Cost and Availability
Where Google Sheets is free with a Google Account, Microsoft Excel has to be purchased if you are not in a setting where you are working at a company or are in school where Excel is provided. Additionally, Microsoft Excel works best on a Windows PC where Google Sheets is browser based and works in any operating System.
Data Visualization Tools
Overview
Learning Curve | Productivity |
6 | 2 |
Data Visualization Tools such as Tableau, Juicebox, and PowerBI allow for creating Data Visualizations with structured and cleansed data. Data Visualization Tool’s will allow for being more productive than using a Spreadsheet tool because of the additional features.
Capabilities
- Data Visualization
Ideal Project
Data Visualization tools will excel at instances where there is a project where data has already been prepared. This will work better with low work units and lower complexity. However, because it has more features, it allows for some additional complexity. Will still struggle with higher volume of work.
Cost and Availability
Data Storytelling Tools must be purchased. This makes them more costly and less accessible.
Programming Language
Overview
Where Programming Languages like R and Python have the greatest learning curve, they also allow for a person to be the most productive and makes it easier to produce higher quality end products. Additionally, as R and Python are both open source, that makes them free and very accessible.
One of the greatest challenges to getting started with R and Python has been setting them up on a computer. However, there are free offerings for both R and Python allowing for them to be run in a browser without the need for setting up a personal computer.
Capabilities
- Data Preparation
- Data Visualization
Ideal Project
Programming Languages have packages that support a wide variety of project types. However, taking into consideration the learning curve and the amount of time it takes to set up a project, an ideal projects for Programming Languages are ones that require reproducibility, processing a large amount of items, and have complex steps.
Cost and Accessibility
There is no cost to using R and Python. It is accessible for anyone to use that has access to a computer with internet.
Overall Scoring
Below is a list of scores for several types of tools.

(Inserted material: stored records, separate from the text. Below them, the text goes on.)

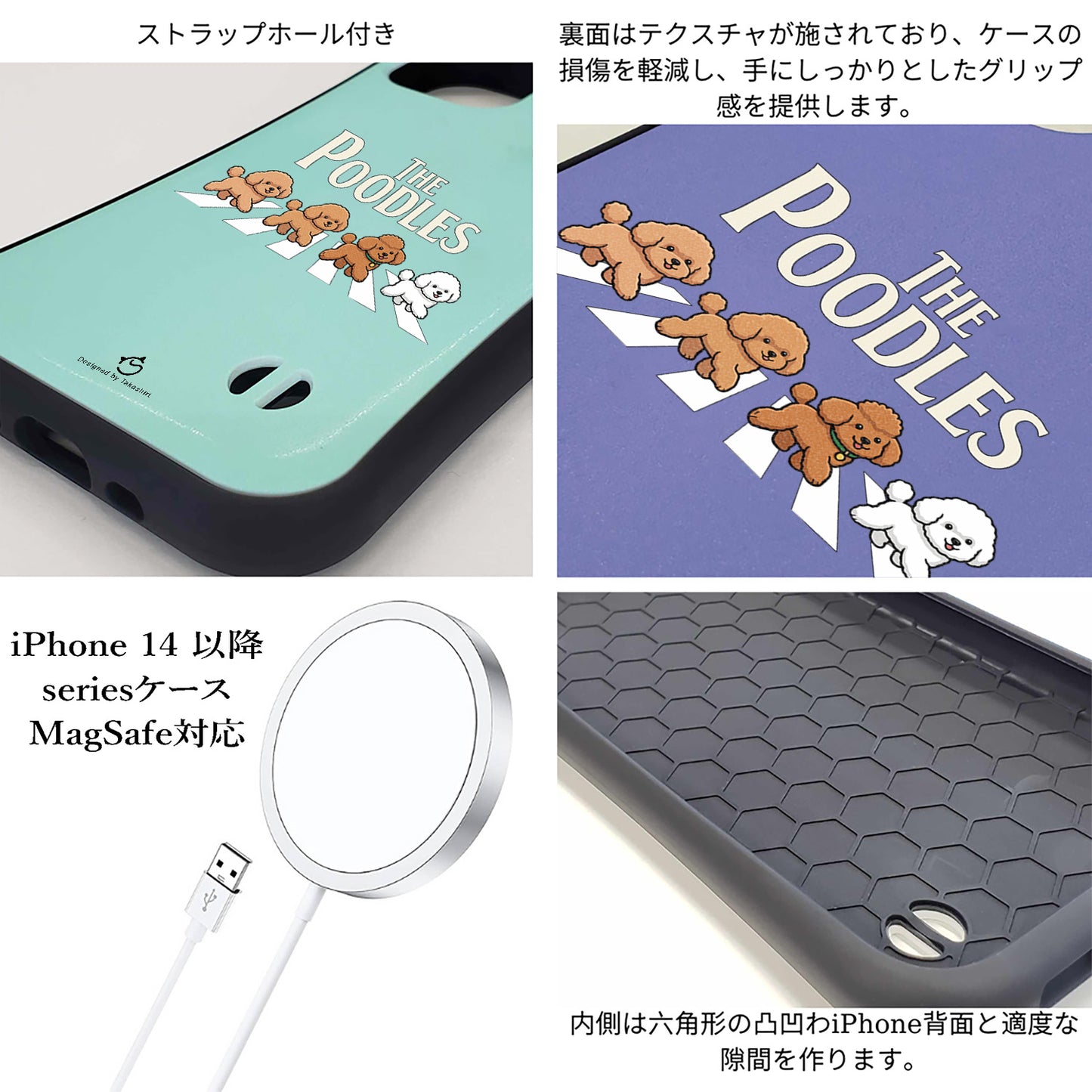 ケース いぬ 犬 イラスト The-Poodles_17 ケース iPhone8, SE2, SE3 ~ ケースiPhone17シリーズ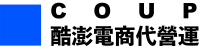 coup_tw_logo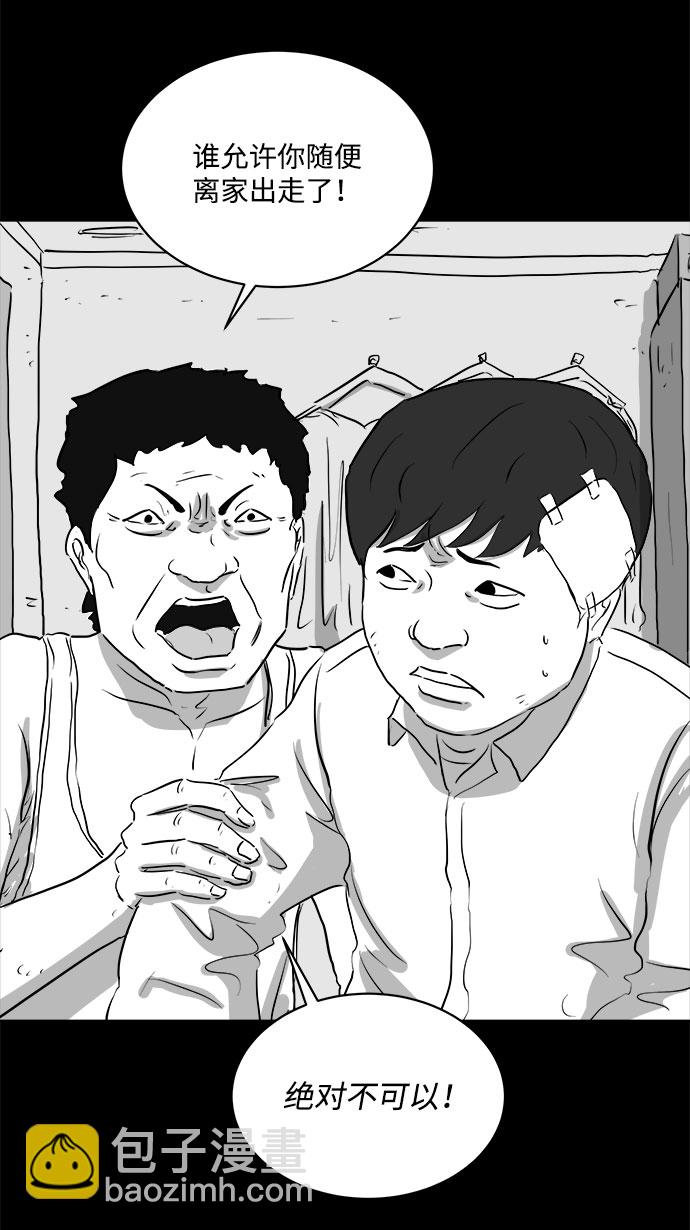 [第88话] 传闻（5）14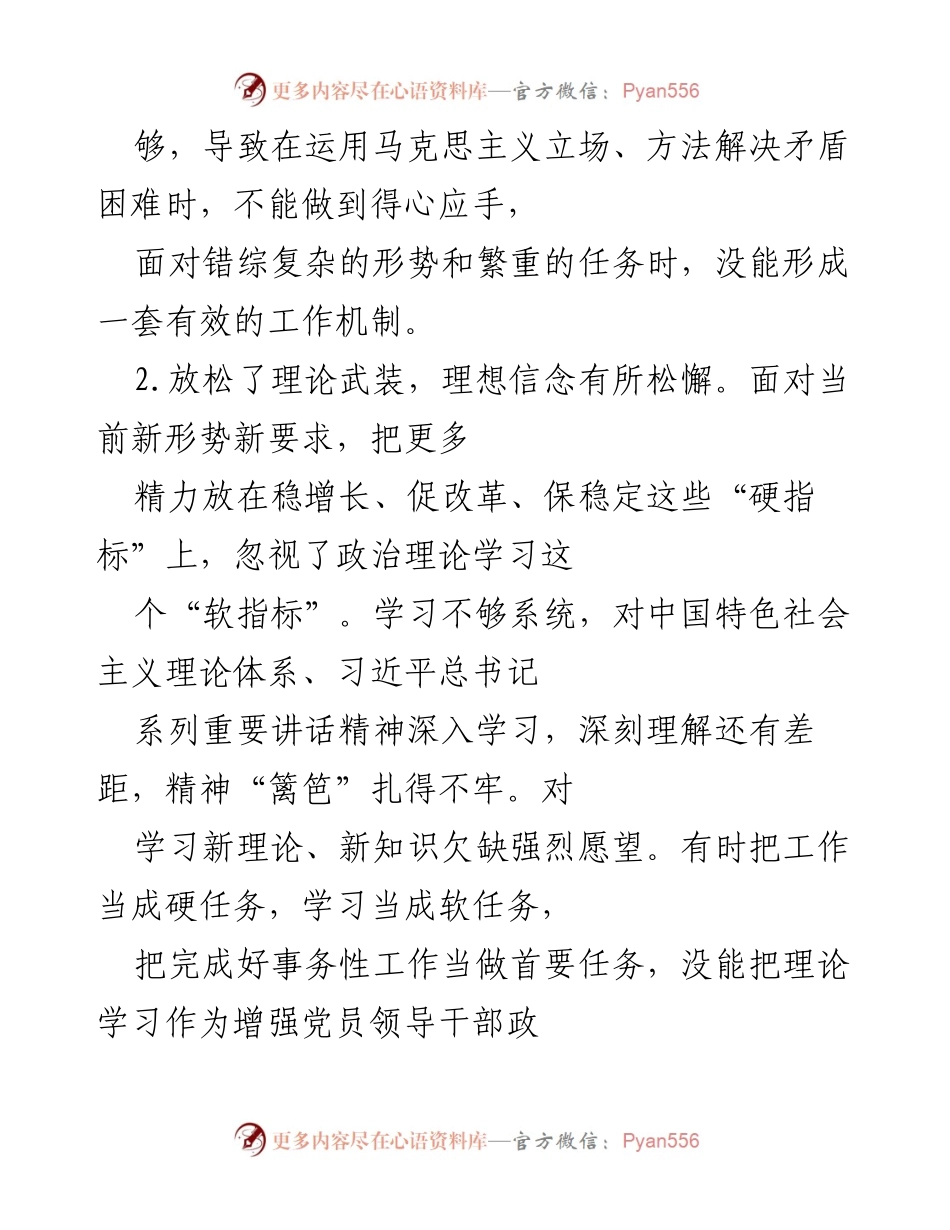 [调研报告] 民主生活会 - 理论学习与党性修养原因剖析报告.docx_第2页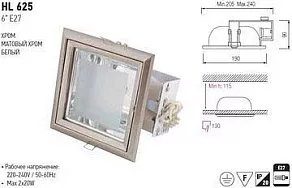 Встраиваемый светильник Horoz Electric HL625 HRZ00000648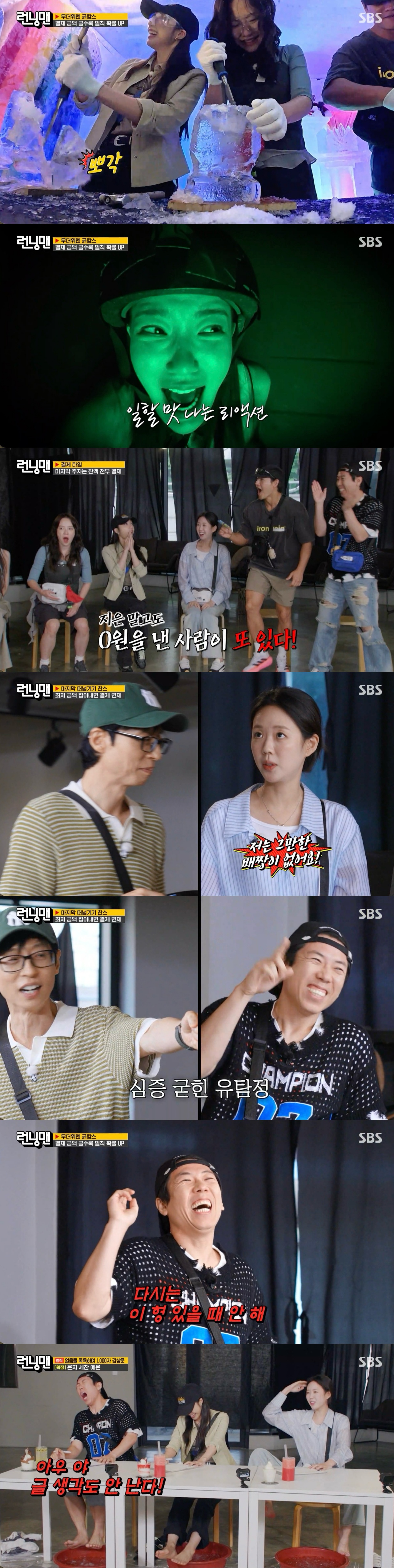 Running Man (Photo=Getty Images Korea)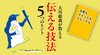 大川総裁が教える 伝える技法5つのヒント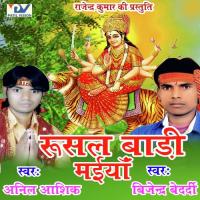 Rusal Badi Maiya Bijender Bedardi Song Download Mp3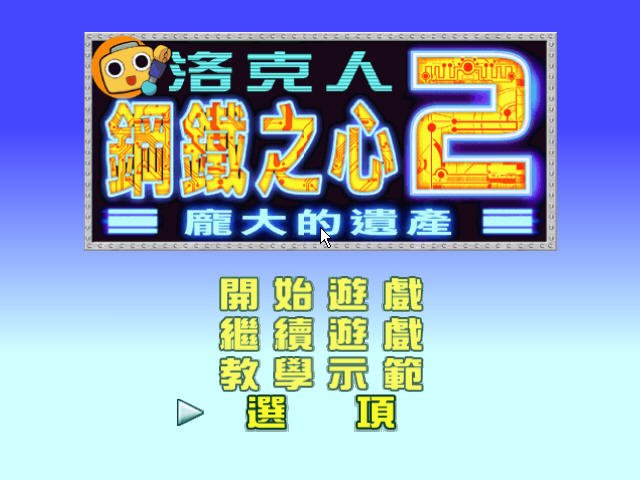 洛克人X：遗产2 中文版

Tool | Learning Curve | Productivity |
Spreadsheet Tool (Excel, Google Sheets) | 10 | 1 |
Data Visualization (Tableau, Juicebox, PowerBI) | 6 | 5 |
Programming Language (Python, R) | 1 | 10 |
Conclusion
For projects that have a low volume of work with low complexity, a Spreadsheet Tool will be sufficient. However, if either the complexity or volume of work is high, over the lifetime of a project it would be beneficial to explore using a combination of programming languages and data visualization tools.